Around that time all the legalities of Jackie’s will had been finalized and Laura and her sisters put Brodie Farm and Kirkmay House in the hands of a lawyer in Fife for them to be sold.
All through that summer Laura was away in Glasgow for three days a week, staying overnight in a small guest house. Along with her volunteer work at the centre, she got herself on a counselling course and studied hard. The other four days of the week she was home with Stuart, helping to mix concrete, collecting building materials, and tending the areas of the garden that weren’t part of the building site.

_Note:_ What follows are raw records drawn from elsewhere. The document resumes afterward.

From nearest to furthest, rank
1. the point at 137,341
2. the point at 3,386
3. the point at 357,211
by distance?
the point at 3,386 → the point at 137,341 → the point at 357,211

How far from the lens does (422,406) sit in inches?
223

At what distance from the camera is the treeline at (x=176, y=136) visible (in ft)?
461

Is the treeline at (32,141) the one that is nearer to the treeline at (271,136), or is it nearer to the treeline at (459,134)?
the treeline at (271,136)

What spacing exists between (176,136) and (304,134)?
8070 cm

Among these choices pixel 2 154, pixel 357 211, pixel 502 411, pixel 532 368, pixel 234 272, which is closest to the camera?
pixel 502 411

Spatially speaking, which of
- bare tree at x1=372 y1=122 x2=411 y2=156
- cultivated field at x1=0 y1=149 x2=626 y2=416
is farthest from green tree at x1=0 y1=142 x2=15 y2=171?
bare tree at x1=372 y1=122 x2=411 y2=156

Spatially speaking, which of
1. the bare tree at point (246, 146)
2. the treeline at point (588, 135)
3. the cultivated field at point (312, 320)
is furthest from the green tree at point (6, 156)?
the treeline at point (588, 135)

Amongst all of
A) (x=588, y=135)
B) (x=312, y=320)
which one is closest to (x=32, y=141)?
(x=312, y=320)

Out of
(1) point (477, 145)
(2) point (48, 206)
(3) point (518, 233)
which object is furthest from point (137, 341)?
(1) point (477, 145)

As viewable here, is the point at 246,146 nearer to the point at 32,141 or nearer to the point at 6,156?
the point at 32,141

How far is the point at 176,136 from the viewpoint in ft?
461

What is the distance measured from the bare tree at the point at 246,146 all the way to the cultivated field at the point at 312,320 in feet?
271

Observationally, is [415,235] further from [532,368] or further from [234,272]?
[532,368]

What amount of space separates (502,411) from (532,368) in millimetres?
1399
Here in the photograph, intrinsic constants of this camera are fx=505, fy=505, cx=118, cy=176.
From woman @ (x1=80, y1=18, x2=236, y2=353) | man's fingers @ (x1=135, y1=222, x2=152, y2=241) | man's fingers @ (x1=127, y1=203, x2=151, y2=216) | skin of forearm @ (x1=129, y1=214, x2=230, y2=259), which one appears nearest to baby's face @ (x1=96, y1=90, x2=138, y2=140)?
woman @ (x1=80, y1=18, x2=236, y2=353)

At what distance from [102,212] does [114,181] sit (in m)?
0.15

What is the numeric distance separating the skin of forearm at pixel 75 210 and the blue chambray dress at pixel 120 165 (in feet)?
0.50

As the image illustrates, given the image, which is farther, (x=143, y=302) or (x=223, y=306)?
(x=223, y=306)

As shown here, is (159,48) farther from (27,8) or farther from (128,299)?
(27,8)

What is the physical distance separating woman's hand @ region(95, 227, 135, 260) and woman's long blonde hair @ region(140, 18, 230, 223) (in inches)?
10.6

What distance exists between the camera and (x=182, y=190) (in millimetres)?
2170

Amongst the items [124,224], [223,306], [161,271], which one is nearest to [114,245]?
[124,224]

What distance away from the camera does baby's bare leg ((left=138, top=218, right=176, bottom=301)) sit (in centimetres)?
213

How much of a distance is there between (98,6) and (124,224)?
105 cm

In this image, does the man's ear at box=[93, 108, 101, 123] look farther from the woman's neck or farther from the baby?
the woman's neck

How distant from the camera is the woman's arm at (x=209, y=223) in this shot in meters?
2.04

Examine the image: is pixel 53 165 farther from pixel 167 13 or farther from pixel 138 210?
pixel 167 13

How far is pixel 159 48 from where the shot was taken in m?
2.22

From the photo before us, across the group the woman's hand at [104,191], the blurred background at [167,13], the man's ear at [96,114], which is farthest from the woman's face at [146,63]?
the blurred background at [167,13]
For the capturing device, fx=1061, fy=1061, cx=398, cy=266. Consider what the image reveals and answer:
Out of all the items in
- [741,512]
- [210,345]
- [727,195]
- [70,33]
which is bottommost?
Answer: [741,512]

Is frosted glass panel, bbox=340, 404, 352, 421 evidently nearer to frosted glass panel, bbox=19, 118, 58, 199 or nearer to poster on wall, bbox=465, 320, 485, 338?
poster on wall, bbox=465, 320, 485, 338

In October Brodie Farm was finally sold, and Laura passed her counselling course with flying colours. The cottage was coming on in leaps and bounds, and Stuart predicted they’d be able to be in there by Christmas. Laura got back from Glasgow one evening to find the plastering had been finished and the bathroom suite installed. Nothing was more exciting than their first bath, even if the floor was still rough concrete, for the shower in the caravan was tiny and the hot water erratic. They lit dozens of candles and lay either end of the bath drinking wine, and she told Stuart how clever and hard-working he’d been, and he said she was his inspiration.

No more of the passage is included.